James Matthewman analysed three varieties of seeds and said: "Do not be afraid to try different seeds, look at the climate and use the data."
James (Deputy Head Greenkeeper at Maesteg Golf Club) said this on his seed selection: "Due to changing climates and our budgets, we have decided to experiment in terms of the seeds that we use, which led me to analysing the different varieties."

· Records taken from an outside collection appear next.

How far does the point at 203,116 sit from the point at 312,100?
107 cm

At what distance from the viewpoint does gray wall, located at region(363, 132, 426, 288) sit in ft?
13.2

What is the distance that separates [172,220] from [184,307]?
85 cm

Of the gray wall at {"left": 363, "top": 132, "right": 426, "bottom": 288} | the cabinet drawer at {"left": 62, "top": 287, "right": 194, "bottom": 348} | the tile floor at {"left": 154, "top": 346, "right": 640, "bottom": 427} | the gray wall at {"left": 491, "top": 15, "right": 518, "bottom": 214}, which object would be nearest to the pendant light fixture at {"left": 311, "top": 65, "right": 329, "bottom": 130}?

"If you are having hotter summers, you might introduce more fescue. Whereas, if you are experiencing wet winters, look towards sowing bent towards the end of the season ready for winter. Finally, if you are struggling with worn areas, do not be frightened to try ryegrass as it is very fast germinating. The most important thing is to look at your climate and choose what is best for you. Every surface is different."
Direct drill seeding
This is when the seed is drilled below the ground. Machines that carry out this work usually cut a groove in the sward, dropping the seed in behind the cutting disk. The groove is then closed over. Seed sown in this manner generally produces a stronger plant. Pitches are drilled in two or three directions. The depth of the drills is approximately 5mm.
Machines are usually fitted with a roller with small spikes attached which precedes the seed box. Once the holes are made, the seed drops out the back of the box into the holes. This method is preferred if seed has to be applied during the season.
This is the traditional method. It is not accurate because of the difficulty in spreading the same width over a long time.